Castelbianco (Ido): Aumentato disagio generale infanzia, serve valutazione globale
Roma, 16 lug. - "Un ragazzo su tre in Italia non comprende quello che legge e molti di piu' hanno difficolta' nella lettura pur comprendendo.
Restiamo perplessi che c'e' voluto l'Invalsi per ufficializzare una situazione che in questi ultimi 20 anni e' andata sempre piu' peggiorando: in Emilia Romagna hanno dichiarato che l'6% dei bambini sono dislessici". Commenta cosi' Federico Bianchi di Castelbianco, psicoterapeuta dell'eta' evolutiva e direttore dell'Istituto di Ortofonologia (IdO) i risultati delle prove 2019.
Sorride poi amaramente sul tema 'dislessia'. "Si diceva che 30 anni fa i nostri insegnanti - il fiore all'occhiello della scuola italiana - non sapevano riconoscere il bambino dislessico.
Affermazione che danneggiava la professionalita' di una categoria molto valida. A quell'epoca avevamo molti meno casi di difficolta' di apprendimento- sottolinea l'esperto- ed era un fatto reale. Ora, invece, troviamo in una classe fino a 9 certificazioni di difficolta' di apprendimento che poi si autodeterminano. Ovvero, su 24 bambini 1/3 ha difficolta'". Da cosa e' dipeso? "Una societa' che cambia deve modificare anche l'insegnamento, le modalita' pedagogiche e didattiche. Di fronte all'incapacita' di operare questo cambiamento, abbiamo aperto la scuola al mondo sanitario che ha deresponsabilizzato noi adulti, genitori, docenti ed esperti, per indicare il bambino come portatore di un problema. È stato un modo per delegare la responsabilita' ai bambini, un leitmotiv inaccettabile".
Il paradosso, secondo lo psicoterapeuta dell'eta' evolutiva, e' che "accanto a questi bambini con un disturbo dell'apprendimento che nessuno prima vedeva (cosa che non e' vera) - addirittura sembrano nati tutti con questo disturbo - si e' aggiunto un altro 20% con un problema di salute mentale.
Fermiamoci a ragionare- consiglia Castelbianco- perche' cio' che e' aumentato in maniera esponenziale e' il disagio generale nell'infanzia. Un disagio che si manifesta in modo diverso nelle sintomatologie e nei comportamenti. Se non impareremo a dividere la valutazione globale del bambino da quella del sintomo rincorreremo sempre i numeri".
Castelbianco prosegue: "Dovremmo chiederci perche' i bambini vanno cosi' male se tutti dicono - ma anche questo non e' vero - che i minori di oggi sono piu' intelligenti di quelli di 30 anni fa?
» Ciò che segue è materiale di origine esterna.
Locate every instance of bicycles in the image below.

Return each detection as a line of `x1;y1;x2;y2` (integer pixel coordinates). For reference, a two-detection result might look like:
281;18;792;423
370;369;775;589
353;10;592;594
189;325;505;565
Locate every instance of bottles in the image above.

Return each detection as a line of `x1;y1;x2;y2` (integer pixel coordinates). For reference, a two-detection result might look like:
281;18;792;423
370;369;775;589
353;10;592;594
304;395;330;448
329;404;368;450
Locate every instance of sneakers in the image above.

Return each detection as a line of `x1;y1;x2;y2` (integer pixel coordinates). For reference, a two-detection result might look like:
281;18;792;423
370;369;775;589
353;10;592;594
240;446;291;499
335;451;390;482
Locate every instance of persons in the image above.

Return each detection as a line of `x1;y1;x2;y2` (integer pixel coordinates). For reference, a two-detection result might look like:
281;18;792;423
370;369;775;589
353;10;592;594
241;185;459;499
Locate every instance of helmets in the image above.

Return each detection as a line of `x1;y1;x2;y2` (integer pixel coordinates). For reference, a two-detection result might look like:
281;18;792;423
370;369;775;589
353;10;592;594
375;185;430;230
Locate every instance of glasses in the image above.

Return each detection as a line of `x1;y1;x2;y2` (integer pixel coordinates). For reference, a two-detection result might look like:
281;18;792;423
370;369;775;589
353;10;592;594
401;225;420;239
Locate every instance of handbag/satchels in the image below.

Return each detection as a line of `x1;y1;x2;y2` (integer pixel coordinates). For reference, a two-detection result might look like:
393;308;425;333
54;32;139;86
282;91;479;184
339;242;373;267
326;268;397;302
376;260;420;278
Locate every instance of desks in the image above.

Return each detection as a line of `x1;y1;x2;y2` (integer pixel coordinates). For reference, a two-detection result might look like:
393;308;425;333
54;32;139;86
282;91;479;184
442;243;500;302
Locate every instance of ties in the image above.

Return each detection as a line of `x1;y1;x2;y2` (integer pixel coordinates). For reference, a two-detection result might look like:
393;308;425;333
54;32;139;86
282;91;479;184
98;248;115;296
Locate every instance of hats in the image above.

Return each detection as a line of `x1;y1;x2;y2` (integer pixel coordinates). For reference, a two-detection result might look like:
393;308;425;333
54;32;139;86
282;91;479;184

L'unica intelligenza in piu' e' quella iconica- spiega lo psicoterapeuta- in grado di agire sul telefonino e sul Web.
Tuttavia non e' un'intelligenza di pensiero, e' piuttosto percettivo-pratica. La vera crescita della persona e' data, invece, dalla capacita' di approfondire teoricamente. Per approfondire il mondo teorico bisogna avere un pensiero- continua il direttore dell'IdO- e quindi un linguaggio da poter utilizzare come strumento. Se i bambini non leggono, o non capiscono quello che c'e' scritto, e' difficile poi farli crescere in modo teorico, capaci di avere un pensiero profondo, divergente, che sappia soffermarsi su nozioni piu' complesse per ricavarne non solo delle sensazioni, ma elaborazioni e costrutti".
Alla base dell'apprendimento ci sono 2 ingredienti: "La motivazione e una proposta adeguata al bambino e alla sua eta'. Se una persona non e' motivata non apprende. Un bambino con un basso tono dell'umore, ad esempio, non sara' motivato e non avra' la volonta' di apprendere, di certo pero' non e' dislessico. I bambini ansiosi e ansiosissimi vivono dei blocchi di fronte agli apprendimenti, anche della semplice lettura. Negli adulti li chiamiamo attacchi di panico, nei bambini sono dei blocchi- chiarisce lo psicologo- il risultato e' lo stesso, entrambi non riescono ad andare avanti. Da una parte abbiamo bambini che riescono a scrivere molto bene ma non sanno rispondere verbalmente all'interrogazione, e dall'altra bambini che rispondono verbalmente ma poi lasciano il foglio in bianco. Non possiamo indicare per i primi un disturbo del linguaggio e per i secondi un disturbo della scrittura. Faremmo ancora una volta lo stesso errore. La valutazione deve essere globale, non sintomatica, ne' settoriale. Deve esserci un'anamnesi della storia del bambino, va rivisto l'aspetto pedagogico e, infine- conclude- noi esperti del mondo sanitario dovremmo essere piu' cauti, attenti e limitati nella vera funzione sanitaria, senza sostituirci al mondo pedagogico".